Les temps de Pâques, cette année-là, avaient pris un aspect inaccoutumé. Les pluies d’avril, qui désolent ordinairement la Semaine Sainte jusqu’au deuil du Vendredi soir, se prolongèrent au-delà pendant plusieurs jours. Alors, le printemps éclata brusquement. Le Matelot, habitué aux prévisions, l’avait senti tout proche et s’était préoccupé de nettoyer en temps voulu les abords de ses ruches (ses premières ruches, dont il escomptait bon profit), afin qu’aux jours de grand soleil les abeilles pussent travailler commodément.

C’est comme il s’affairait à cet ouvrage que la patronne de la ferme Sainte-Marie-de-la-Forêt passa l’inviter à sa mangerie de boudins pour le Mercredi qui suivrait la Résurrection. Manger des boudins, c’était dans nos campagnes, et encore à présent, toute une cérémonie ayant ses exigences et ses traditions.

Au jour dit, le Matelot changea de linge, comme pour un dimanche, passa sa meilleure blouse, et se mit en route, le soir approchant. Non sans que sa ménagère, retenue quant à elle, par son nourrisson, eût visité de près toutes ses hardes et pris certaine précaution dont on verra bientôt l’utilité.

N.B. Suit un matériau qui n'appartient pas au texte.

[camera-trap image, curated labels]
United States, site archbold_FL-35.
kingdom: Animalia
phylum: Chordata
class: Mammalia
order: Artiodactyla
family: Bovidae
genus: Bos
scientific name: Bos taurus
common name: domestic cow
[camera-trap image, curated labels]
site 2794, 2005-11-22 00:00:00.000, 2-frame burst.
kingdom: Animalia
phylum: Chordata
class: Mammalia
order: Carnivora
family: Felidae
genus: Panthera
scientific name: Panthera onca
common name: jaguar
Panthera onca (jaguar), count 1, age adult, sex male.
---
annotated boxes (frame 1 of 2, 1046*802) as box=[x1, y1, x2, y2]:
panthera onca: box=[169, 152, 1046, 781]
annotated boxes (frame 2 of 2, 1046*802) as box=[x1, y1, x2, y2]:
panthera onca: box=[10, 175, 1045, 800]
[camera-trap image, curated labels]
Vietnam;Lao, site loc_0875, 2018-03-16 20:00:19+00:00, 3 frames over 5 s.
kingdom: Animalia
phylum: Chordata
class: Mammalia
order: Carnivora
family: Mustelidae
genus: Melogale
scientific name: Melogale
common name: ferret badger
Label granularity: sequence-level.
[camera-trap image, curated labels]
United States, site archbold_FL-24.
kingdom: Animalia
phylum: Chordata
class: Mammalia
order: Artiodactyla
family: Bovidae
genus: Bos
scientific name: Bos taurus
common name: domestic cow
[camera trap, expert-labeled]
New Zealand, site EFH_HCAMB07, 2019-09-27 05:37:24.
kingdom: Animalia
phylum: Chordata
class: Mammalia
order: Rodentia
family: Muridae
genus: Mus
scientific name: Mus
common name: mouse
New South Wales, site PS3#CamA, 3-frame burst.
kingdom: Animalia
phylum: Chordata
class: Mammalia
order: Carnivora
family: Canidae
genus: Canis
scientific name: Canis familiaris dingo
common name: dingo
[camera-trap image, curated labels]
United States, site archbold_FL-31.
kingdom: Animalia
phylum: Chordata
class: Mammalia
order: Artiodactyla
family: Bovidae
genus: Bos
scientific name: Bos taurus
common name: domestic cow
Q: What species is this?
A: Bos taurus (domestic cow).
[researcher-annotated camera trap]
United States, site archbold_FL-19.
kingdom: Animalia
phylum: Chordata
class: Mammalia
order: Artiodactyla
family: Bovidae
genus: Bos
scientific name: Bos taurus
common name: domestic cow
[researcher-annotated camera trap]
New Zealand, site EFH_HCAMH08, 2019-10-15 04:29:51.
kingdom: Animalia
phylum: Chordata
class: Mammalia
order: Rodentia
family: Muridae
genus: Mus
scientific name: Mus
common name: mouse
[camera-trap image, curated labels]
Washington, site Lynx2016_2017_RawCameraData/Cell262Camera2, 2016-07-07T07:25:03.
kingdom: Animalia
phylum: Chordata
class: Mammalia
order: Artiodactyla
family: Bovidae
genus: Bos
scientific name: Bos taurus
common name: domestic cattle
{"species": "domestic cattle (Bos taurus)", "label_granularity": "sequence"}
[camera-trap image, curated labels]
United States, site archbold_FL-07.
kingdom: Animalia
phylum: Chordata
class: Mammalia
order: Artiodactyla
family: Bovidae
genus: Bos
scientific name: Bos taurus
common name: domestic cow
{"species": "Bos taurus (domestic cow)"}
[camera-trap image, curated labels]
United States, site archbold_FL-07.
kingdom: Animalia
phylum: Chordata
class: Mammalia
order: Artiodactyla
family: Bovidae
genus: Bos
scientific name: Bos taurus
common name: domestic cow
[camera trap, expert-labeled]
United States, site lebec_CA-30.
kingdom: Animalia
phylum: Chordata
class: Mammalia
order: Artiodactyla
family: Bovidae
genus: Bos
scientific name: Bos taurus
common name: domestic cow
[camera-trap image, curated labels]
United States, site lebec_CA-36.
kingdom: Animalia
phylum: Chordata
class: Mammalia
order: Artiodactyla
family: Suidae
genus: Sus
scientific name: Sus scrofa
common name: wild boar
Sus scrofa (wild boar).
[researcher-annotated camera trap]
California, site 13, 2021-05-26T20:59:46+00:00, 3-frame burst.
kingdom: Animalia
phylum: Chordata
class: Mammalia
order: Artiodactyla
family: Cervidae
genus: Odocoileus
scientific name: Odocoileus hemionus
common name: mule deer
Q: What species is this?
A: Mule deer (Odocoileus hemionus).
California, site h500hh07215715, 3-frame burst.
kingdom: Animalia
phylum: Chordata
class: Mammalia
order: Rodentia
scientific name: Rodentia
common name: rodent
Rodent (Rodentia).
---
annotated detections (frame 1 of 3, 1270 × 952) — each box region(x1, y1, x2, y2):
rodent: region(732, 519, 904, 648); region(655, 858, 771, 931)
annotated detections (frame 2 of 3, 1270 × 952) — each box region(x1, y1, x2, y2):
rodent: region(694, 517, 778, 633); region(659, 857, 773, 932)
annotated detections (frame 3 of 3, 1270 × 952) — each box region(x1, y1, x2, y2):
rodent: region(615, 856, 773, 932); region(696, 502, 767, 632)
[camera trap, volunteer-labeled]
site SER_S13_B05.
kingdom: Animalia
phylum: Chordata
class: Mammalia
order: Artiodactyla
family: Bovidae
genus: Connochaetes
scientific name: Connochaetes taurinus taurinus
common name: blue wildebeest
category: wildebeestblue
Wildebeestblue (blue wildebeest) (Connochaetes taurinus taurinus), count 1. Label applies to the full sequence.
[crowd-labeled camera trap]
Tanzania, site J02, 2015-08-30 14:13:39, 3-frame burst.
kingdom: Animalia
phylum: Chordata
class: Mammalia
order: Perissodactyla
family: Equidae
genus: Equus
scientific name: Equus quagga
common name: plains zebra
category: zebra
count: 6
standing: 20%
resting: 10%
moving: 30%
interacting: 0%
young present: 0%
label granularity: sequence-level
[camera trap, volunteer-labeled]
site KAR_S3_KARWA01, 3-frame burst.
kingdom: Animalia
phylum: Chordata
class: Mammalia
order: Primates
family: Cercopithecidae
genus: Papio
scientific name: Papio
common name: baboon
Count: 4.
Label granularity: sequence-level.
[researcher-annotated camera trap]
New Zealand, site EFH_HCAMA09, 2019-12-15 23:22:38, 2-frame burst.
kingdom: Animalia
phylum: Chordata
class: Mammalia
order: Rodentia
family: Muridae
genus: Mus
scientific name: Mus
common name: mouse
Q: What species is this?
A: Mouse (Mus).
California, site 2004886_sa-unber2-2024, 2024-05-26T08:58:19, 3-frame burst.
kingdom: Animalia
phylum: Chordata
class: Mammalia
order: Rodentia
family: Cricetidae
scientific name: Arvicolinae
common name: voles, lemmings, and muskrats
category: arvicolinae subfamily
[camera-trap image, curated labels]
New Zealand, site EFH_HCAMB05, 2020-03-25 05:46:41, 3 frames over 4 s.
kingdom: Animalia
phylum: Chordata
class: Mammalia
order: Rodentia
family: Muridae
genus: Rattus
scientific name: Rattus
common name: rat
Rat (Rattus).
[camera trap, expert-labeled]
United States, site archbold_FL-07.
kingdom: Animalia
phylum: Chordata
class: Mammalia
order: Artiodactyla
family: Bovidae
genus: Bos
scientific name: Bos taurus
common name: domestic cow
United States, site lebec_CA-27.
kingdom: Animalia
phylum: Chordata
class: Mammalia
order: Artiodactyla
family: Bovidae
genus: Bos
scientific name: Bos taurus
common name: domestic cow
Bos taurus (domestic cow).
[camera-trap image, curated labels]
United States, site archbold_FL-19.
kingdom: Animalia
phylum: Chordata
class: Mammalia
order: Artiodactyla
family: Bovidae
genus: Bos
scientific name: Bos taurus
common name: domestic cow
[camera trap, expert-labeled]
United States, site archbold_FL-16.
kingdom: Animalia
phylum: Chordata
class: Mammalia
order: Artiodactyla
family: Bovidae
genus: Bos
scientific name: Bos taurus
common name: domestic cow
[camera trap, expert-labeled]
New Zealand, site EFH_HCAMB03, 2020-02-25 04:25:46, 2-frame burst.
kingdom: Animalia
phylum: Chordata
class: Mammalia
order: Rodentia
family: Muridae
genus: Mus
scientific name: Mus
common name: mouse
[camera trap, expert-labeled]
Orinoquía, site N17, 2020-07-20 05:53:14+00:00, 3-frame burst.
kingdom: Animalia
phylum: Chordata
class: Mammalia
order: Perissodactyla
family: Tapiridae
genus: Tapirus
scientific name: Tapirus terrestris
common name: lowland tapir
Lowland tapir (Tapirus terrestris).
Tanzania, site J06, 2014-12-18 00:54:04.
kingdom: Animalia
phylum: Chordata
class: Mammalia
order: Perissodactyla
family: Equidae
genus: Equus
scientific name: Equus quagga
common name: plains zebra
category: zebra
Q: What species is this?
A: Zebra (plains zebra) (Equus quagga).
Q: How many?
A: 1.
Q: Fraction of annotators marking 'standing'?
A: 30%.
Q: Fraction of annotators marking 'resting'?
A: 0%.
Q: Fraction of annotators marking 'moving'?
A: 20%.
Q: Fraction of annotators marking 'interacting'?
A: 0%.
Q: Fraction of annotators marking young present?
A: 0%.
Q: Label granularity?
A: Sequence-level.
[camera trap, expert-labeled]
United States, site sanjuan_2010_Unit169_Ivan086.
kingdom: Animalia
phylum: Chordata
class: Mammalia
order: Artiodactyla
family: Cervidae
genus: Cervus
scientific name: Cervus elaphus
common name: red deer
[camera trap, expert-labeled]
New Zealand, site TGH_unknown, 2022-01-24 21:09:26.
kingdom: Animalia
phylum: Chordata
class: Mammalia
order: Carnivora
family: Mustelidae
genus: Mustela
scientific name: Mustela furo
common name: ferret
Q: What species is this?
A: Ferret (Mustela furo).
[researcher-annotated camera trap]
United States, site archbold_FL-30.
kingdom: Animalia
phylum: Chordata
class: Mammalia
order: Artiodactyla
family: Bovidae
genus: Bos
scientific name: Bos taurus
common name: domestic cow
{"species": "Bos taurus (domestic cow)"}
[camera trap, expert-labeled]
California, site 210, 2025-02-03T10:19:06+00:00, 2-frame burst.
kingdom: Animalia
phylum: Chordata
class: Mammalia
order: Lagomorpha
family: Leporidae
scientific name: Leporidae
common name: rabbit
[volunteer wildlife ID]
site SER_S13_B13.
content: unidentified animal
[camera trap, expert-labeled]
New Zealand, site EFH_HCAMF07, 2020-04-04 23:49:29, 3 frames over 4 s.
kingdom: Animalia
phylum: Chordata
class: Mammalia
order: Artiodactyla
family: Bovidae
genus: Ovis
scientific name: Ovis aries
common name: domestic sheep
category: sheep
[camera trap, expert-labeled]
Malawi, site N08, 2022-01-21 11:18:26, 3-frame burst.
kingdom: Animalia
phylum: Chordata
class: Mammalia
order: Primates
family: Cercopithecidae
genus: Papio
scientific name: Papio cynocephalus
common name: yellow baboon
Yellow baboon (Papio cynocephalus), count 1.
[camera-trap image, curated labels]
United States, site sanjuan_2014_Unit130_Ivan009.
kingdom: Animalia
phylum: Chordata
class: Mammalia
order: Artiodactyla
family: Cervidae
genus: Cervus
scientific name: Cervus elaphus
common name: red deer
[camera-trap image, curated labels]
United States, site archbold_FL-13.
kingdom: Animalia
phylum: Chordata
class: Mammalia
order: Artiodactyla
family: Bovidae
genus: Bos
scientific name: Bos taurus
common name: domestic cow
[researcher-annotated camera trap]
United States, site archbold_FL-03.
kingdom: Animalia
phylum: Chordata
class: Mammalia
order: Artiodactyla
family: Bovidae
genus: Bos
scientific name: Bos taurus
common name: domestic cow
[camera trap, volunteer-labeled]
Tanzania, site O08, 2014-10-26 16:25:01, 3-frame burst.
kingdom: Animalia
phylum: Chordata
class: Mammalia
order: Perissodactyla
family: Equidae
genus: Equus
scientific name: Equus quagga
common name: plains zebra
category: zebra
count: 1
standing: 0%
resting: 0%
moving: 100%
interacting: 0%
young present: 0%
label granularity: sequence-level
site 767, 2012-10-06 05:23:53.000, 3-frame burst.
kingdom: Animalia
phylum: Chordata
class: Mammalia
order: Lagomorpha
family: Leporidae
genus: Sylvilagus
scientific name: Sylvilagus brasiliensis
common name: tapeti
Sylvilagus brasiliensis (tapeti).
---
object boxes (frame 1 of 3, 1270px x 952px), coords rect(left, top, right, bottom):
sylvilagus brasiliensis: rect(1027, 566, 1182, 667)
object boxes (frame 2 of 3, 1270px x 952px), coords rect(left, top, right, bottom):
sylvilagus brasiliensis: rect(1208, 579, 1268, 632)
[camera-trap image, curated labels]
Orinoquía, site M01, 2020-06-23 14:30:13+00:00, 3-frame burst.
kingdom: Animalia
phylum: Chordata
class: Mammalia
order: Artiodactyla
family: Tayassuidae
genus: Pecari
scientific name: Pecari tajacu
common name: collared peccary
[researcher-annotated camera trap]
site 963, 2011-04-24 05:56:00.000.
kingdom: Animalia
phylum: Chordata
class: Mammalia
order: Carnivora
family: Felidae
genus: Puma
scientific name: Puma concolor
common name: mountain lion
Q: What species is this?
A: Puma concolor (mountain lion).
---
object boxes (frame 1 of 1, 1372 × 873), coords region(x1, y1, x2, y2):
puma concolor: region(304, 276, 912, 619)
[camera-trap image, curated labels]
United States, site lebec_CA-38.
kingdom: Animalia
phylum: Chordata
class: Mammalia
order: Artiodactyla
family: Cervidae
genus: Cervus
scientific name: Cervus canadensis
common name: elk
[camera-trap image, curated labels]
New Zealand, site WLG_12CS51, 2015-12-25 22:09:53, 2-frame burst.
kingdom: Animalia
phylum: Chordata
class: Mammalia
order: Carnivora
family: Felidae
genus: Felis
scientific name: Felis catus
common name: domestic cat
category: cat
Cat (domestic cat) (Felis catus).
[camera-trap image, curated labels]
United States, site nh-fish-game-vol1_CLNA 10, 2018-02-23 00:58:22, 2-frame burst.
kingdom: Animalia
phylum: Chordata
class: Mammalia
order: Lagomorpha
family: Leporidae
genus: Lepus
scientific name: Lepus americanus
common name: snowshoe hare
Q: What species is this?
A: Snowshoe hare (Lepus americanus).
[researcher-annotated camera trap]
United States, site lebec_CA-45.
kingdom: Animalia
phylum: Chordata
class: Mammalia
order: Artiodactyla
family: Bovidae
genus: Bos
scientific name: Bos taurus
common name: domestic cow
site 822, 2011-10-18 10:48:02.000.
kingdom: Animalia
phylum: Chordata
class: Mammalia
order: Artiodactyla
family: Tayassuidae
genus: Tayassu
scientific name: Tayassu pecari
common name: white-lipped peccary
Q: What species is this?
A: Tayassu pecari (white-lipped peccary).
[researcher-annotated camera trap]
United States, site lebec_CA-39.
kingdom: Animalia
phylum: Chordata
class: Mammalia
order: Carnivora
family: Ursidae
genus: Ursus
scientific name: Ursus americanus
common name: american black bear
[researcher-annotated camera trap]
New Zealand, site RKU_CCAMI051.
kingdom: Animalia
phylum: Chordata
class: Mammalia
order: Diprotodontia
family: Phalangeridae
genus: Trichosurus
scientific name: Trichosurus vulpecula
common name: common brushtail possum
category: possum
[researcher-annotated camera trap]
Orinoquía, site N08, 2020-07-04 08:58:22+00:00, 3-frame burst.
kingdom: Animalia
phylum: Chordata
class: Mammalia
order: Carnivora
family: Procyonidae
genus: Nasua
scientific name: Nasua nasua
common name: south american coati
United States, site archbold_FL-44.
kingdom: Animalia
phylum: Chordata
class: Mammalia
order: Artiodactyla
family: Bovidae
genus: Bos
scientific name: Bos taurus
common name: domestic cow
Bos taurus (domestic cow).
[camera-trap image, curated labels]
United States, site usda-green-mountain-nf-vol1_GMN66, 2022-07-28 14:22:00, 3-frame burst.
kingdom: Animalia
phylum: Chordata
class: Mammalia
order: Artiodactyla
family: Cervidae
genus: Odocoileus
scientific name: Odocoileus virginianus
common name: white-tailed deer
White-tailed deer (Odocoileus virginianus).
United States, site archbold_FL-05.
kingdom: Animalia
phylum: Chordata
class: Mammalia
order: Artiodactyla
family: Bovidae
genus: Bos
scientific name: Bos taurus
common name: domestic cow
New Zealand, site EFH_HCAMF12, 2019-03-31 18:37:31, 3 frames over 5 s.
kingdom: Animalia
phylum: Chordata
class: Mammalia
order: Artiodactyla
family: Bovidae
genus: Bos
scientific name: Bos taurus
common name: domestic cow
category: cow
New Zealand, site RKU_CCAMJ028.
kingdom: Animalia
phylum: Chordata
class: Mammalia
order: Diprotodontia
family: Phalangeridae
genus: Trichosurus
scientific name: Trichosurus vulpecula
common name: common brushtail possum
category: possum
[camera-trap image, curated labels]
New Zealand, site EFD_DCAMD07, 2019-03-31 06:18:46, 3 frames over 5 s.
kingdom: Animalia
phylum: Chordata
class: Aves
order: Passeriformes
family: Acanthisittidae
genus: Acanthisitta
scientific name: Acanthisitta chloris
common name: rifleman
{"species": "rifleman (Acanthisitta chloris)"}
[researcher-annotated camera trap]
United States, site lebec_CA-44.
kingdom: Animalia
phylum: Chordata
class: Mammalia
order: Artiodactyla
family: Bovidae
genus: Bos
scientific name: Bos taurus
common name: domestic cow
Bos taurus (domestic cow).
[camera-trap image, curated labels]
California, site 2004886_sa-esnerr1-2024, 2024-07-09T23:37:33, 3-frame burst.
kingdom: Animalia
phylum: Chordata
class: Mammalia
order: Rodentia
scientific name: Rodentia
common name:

En arpentant les quatre kilomètres de chemin boisé qui mène du Bourg à Sainte-Marie, seul sous le ciel bas qui guenaçait 1 depuis des semaines, il n’était pas sans songer à ses misères passées, encore trop proches toutefois pour qu’il aimât en faire récit. Pourtant, on ne se fatiguerait pas de l’écouter, s’il voulait bien laisser aller sa langue... Sûr, toutes ces invitations qui lui tombaient étaient dues à la juste considération qu’on faisait de sa personne, mais également à la curiosité : il n’y a point comme qui n’a pas vu la guerre pour aimer en entendre parler... Il se pouvait aussi qu’on l’entreprît sur son incrédulité comme c’était déjà arrivé plusieurs fois... Ça, le Matelot ne le souffrait guère. Au sacristain qui, un jour, lui faisait reproche de sa conduite offensante surtout pour les hommes d’église, il avait répliqué : « Je ne nie point Dieu ; et que je sois encore vivant à cette heure c’est peut-être bien l’effet d’une protection divine. Mais obéir aux curés, aller à confesse et dire son chapelet, c’est bon pour les marraines 2 et pour ceux qui ne sont jamais sortis. Pourquoi pas croire aux cris des chouettes et aux revenants ? Je me comporte à mon idée et je laisse chacun libre d’en faire autant. »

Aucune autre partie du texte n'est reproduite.